# Is he getting enough to eat??



## Georgia Peach (Sep 23, 2005)

How can I be sure my syno cat is getting enough food?? I try to drop in a pellet or two for him at night about an hour after the lights have been out but my cichlids are pigs! they will all dive out and pick it to death until its gone. Ive even tried feeding them a little extra hoping some would fall to the bottom and around the rocks my syno is hiding it but those little pigs get it all! Im afraid I might be over feeding as I had slight ammonia readings today when I tested. I normally do my water changes once every ten days- about 20-25% - give or take a little so it has to be the extra food causing it.. :roll:


----------



## Osiris (Jan 18, 2005)

Have any fresh garlic cloves around?

Cut it in half, take couple pellets rub it in the center of the clove and then put the pellets in the tank, he should come out after it then.
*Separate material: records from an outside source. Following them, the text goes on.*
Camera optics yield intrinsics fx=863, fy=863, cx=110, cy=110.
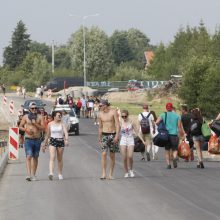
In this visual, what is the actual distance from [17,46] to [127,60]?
38.2 metres

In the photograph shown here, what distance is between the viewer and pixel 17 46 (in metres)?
164

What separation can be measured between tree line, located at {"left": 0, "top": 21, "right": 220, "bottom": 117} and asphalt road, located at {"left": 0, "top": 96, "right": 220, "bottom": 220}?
84.1 feet

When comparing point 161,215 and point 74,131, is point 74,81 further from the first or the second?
point 161,215

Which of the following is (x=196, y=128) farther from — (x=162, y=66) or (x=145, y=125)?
(x=162, y=66)

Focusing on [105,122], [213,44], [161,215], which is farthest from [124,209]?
[213,44]

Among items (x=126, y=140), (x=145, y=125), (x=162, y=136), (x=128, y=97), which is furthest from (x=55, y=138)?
(x=128, y=97)

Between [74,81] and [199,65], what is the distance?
2052 inches

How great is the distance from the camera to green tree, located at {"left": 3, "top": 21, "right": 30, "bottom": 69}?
163000mm

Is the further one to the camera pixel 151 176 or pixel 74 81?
pixel 74 81

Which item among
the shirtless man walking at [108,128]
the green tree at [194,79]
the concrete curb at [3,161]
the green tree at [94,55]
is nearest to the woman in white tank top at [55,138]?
the shirtless man walking at [108,128]

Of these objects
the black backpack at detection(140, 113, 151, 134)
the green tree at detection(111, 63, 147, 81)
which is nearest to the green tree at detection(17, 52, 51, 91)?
the green tree at detection(111, 63, 147, 81)

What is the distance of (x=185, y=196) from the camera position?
16.1 m

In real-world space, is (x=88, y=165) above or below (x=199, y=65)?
below

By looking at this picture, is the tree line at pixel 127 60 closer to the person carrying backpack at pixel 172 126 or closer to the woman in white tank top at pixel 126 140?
the person carrying backpack at pixel 172 126
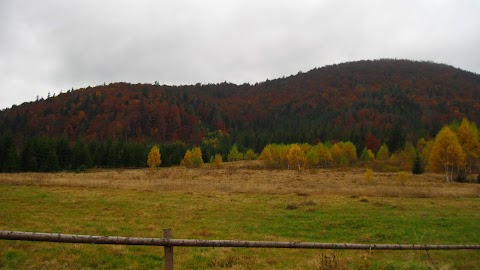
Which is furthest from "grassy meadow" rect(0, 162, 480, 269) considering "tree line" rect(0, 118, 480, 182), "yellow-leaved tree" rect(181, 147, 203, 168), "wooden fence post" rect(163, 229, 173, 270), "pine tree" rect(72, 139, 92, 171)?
"yellow-leaved tree" rect(181, 147, 203, 168)

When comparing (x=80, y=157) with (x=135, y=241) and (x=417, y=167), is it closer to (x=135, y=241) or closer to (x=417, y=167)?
(x=417, y=167)

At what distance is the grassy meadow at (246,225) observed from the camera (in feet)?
35.7

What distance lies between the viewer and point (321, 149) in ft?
303

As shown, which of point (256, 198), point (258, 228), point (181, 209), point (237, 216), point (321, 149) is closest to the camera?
point (258, 228)

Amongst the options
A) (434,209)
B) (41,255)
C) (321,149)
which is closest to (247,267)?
(41,255)

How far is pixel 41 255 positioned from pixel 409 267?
11789 millimetres

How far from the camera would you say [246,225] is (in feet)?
62.8

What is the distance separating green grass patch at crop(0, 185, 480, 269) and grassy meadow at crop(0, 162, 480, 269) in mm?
46

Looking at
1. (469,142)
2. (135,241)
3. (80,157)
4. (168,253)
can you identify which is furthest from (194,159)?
(135,241)

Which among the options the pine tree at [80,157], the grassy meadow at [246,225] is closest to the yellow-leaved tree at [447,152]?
the grassy meadow at [246,225]

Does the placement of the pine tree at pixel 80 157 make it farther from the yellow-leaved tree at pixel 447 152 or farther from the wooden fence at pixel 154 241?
the wooden fence at pixel 154 241

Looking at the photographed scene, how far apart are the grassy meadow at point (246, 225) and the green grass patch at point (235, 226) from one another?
46 millimetres

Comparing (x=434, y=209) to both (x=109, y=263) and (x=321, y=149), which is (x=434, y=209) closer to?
(x=109, y=263)

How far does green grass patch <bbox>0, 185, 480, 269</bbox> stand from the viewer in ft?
35.7
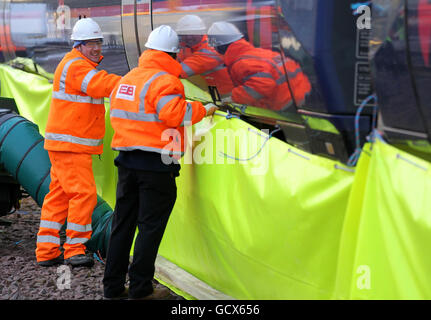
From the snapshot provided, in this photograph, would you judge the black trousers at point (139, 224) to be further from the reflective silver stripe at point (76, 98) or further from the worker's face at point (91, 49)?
the worker's face at point (91, 49)

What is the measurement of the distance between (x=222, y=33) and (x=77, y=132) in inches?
64.6

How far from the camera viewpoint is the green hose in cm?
536

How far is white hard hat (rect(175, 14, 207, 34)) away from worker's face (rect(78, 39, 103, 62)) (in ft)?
2.95

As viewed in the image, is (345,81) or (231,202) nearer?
(345,81)

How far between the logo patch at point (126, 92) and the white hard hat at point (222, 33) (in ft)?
1.97

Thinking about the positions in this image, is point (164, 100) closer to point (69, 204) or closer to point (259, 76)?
point (259, 76)

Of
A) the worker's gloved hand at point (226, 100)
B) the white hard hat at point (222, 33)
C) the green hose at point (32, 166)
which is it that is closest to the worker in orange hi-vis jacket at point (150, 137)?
the worker's gloved hand at point (226, 100)

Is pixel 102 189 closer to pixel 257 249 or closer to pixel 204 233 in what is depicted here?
pixel 204 233

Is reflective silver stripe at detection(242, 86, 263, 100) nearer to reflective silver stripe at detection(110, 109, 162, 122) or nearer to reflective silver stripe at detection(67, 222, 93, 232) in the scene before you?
reflective silver stripe at detection(110, 109, 162, 122)

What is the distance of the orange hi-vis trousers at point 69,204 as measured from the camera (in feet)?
16.5

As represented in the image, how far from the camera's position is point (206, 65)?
4297mm

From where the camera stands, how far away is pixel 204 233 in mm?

May still need time to adjust to the tank since he's new ain't he? 
Syno's i got in last night, are like flies all over the food pellets this morning, surprised they didnt eat the betta in there lol


----------



## Georgia Peach (Sep 23, 2005)

MalawianPro said:


> Have any fresh garlic cloves around?
> 
> Cut it in half, take couple pellets rub it in the center of the clove and then put the pellets in the tank, he should come out after it then.
> 
> ...


GARLIC?? really?? hehhehee, yeah, I got some - Ill have to try that out! thanks MP! and yes, hes new - I guess Ive had him about a week or so. He's also kinda beat up - which is a whole nohter story in itself. The LFS slipped me a wounded syno - Im guessing since I had my two year old with me and she was going crazy over all of the tanks he seen it as a great time to pass off a damaged fish for full price! since this was my first one, I wasnt sure if he just looked funny or what and after researching, I discovered that he has no dorsal or side fins!!!!!!!!!!!!!!!!!!!!!!!!!!!!!!!!!!!!!!!!!!!!!!!!!!!!!!! Needless to say, Im never going back there again..


----------



## heatherhoge (Nov 13, 2005)

garlic helps build appitites and will probubly do so with the other piggies too. lol I have the same issues too with my 180 gal tank. I have to over feed my tank and then I will only feed once a day since I overfeed at night. Then this gives them time to eat all the left overs too. I feed about 1 hand full but also have lots of large fish in my tank and it gets gobbled up fast. My synos and plecos after getting use to the tank now rush out to eat now that they are not intimidated and know this is the only meal you better get it. In the wild fish go for days with out food and get the meals hear and their or one big meal so they may beable to hide a couple of days with no food if they were wild caught and use to that type of life till they adapt to their new life in the tank.


----------



## Georgia Peach (Sep 23, 2005)

well, I have never seen this syno come out of his hiding place. I know he's still there and moving cause I can see him with a flashlight.. lol


----------